En deux volets, ce riche documentaire HBO explore l’histoire du petit écran américain où l’éviction des créateurs et des interprètes noirs est un phénomène cyclique. A voir dès le 10/09 sur HBO Max
L’histoire débute par des lauriers bien mérités. Tracee Ellis Ross et Anthony Anderson sont célébrés pour le succès de leur série au long cours au casting entièrement afro-américain: Black.ish. «Tout comme Girlfriends, ce n’était pas la première série entièrement noire de l’histoire de la télévision mais nous espérons que cela va créer des bases solides qui ne pourront plus être balayées d’un revers de la main», soulignent les deux créateurs. «Le fait de ne pas voir de personnes noires sur les écrans nous donnait l’impression de ne pas exister et d’être invisibles.» Cette phrase de la productrice et journaliste Oprah Winfrey a inspiré le titre du documentaire produit par HBO.
Le travail approfondi des réalisateurs Giselle Bailey et Phil Bertelsen remet en lumière cet historique pesant: des générations d’interprètes se sont pliés à des scénarios mal définis et caricaturaux où le rire avait souvent un parfum dégradant.

En deux volets d’un peu plus d’une heure, ce riche documentaire retrace la façon dont plusieurs générations de créateurs et d’interprètes afro-américains se sont battus pour que leurs personnalités, leurs voix et leurs histoires soient connues du grand public. En construisant patiemment leur audience, à travers des spectacles ou des vidéos mises en ligne. En dépassant les rejets et les annulations, en s’inspirant de leur quotidien et des expériences passées.
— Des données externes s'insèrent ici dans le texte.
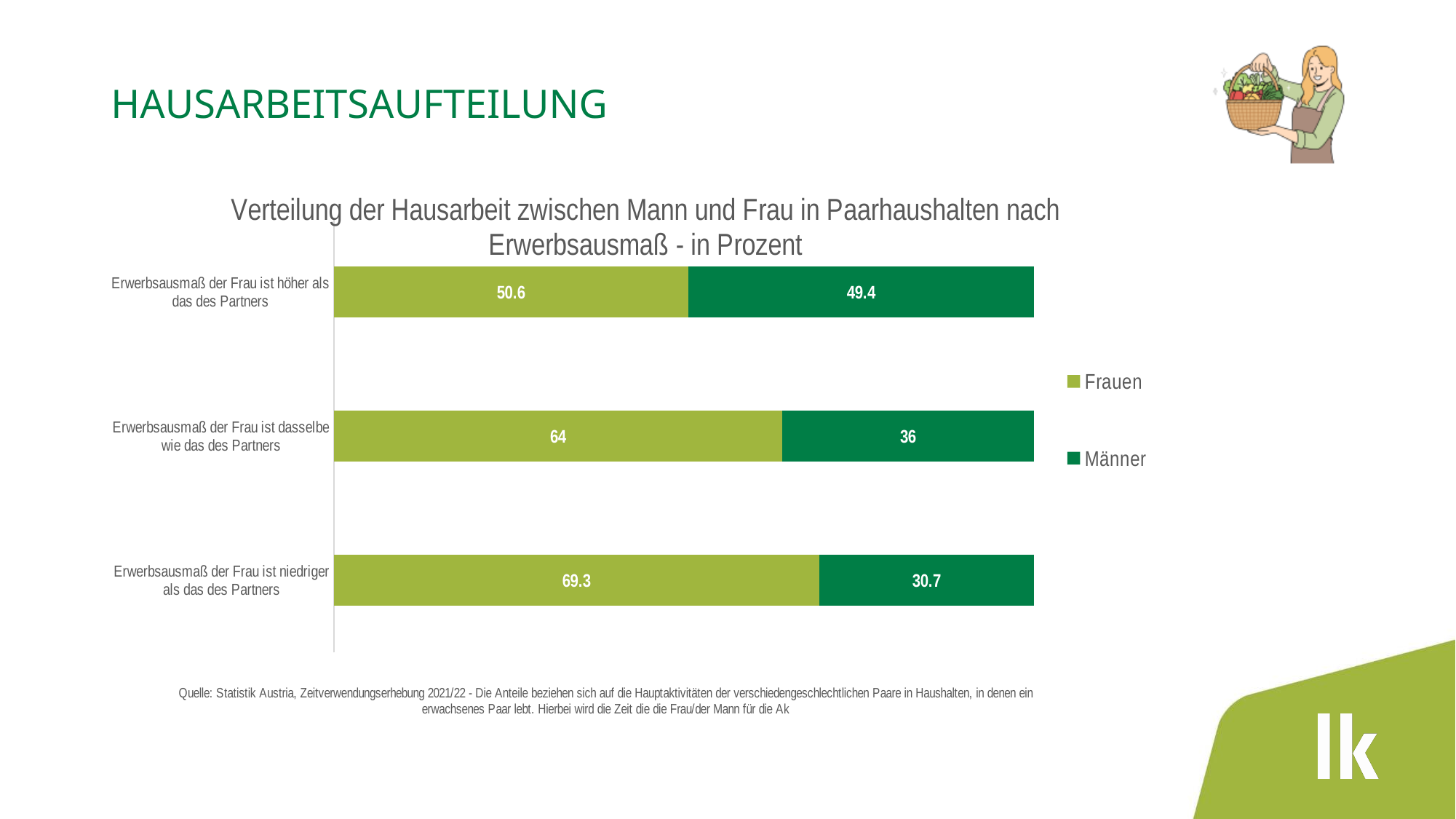
How many series does the legend list? 2 What is the Männer value for 'Erwerbsausmaß der Frau ist höher als das des Partners'? 49.4 What is the difference between the Frauen and Männer values for 'Erwerbsausmaß der Frau ist niedriger als das des Partners'? 38.6 In which category is the Männer share lowest? Erwerbsausmaß der Frau ist niedriger als das des Partners What is the Frauen value for 'Erwerbsausmaß der Frau ist niedriger als das des Partners'? 69.3 What is the Männer value for 'Erwerbsausmaß der Frau ist dasselbe wie das des Partners'? 36 What is the Frauen value for 'Erwerbsausmaß der Frau ist höher als das des Partners'? 50.6 Which is larger for 'Erwerbsausmaß der Frau ist dasselbe wie das des Partners': the Frauen value or the Männer value? Frauen In which category is the Frauen share highest? Erwerbsausmaß der Frau ist niedriger als das des Partners What is the total of the stacked bar for 'Erwerbsausmaß der Frau ist dasselbe wie das des Partners'? 100 How many categories are shown in the chart? 3 What kind of chart is shown on the slide? Stacked bar chart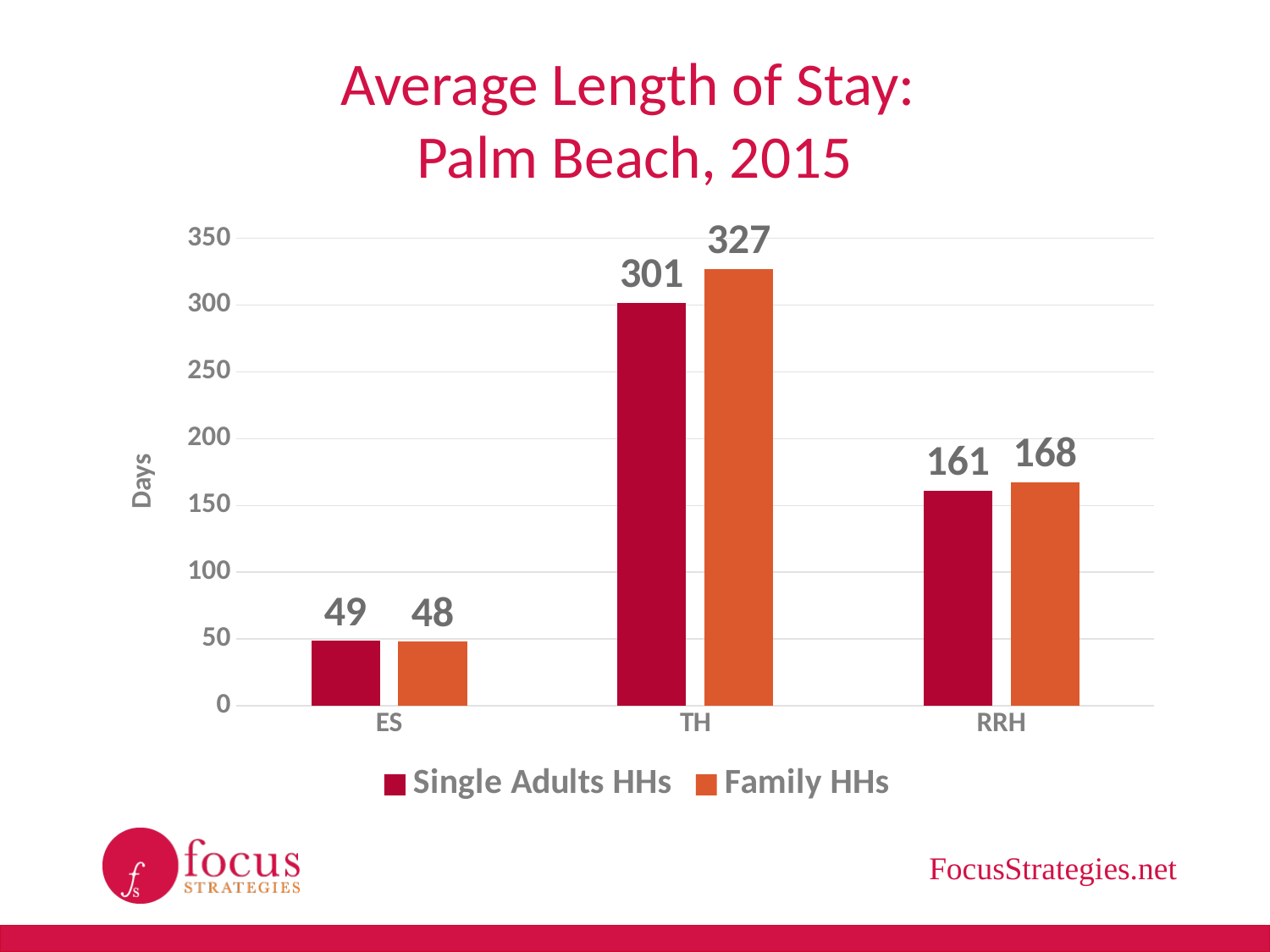
What is the difference between Family HHs and Single Adults HHs in TH? 26 Which is larger: Single Adults HHs in RRH or Family HHs in RRH? Family HHs in RRH What is the difference between Single Adults HHs in RRH and Single Adults HHs in ES? 112 Which category has the lowest value for Single Adults HHs? ES What is the average length of stay for Single Adults HHs in TH? 301 Which category has the highest value for Family HHs? TH What is the value for Family HHs in ES? 48 How many series does the legend list? 2 What kind of chart is shown on the slide? Bar chart How many categories are shown on the x axis? 3 What is the average length of stay for Family HHs in RRH? 168 What is the label of the vertical axis? Days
En restant fidèles à leur projet de départ et à leur petite voix intérieure, quoi qu’il arrive…
De mystérieuses et cycliques disparitions du petit écran
Ce film rappelle qu’à l’instar du Prince de Bel Air et du Cosby show, de nombreux programmes ont fait la part belle à la créativité afro-américaine avant d’être déplacés dans les grilles ou déprogrammés une fois les hausses d’audiences engrangées. On ne compte plus les programmes qui ont cédé leur créneau face à l’appel insistant de la pub pour des séries au casting plus blanc ou une offre sportive plus coûteuse mais davantage génératrice de profits.
Bâti sur de nombreuses interviews de personnalités de premier plan et enrichi d’images d’archives précieuses, Seen & Heard offre un tour d’horizons des voix qui comptent dans le secteur audiovisuel américain. Qu’il s’agisse de talk-show avec Oprah Winfrey, de production et de création avec Shonda Rhimes (Grey’s Anatomy, How to get away), Issa Rae (Insecure), Mara Brock Akil (Girlfriends, The Game) ou Lena Waithe (Master of None), première scénariste afro-américaine à avoir été primée pour une comédie.
On y retrouve la chorégraphe et danseuse Debbie Allen (Fame) rappelant les sages paroles de Martin Luther King: « les images ont une dimension politique et doivent prêcher pour une société plus inclusive ». Un constat devenu le mantra d’Oprah Winfrey et de nombreux autres créateurs, enfin intégrés et reconnus pour leur apport au secteur audiovisuel américain.
Ce documentaire n’évolue pas en vase clos. Il fait écho aux remous et scandales qui ont secoué la société américaine: assassinat de Martin Luther king, violences policières, attentats du 11 septembre, procès à l’encontre de Bill Cosby… Le regarder, c’est explorer tout un pan d’Histoire américaine enfin raconté avec davantage de diversité.
Karin Tshidimba
Seen & Heard: the History of Black television de Giselle Bailey et Phil Bertelsen est à voir sur HBO et HBO Max. 2 x 80 minutes.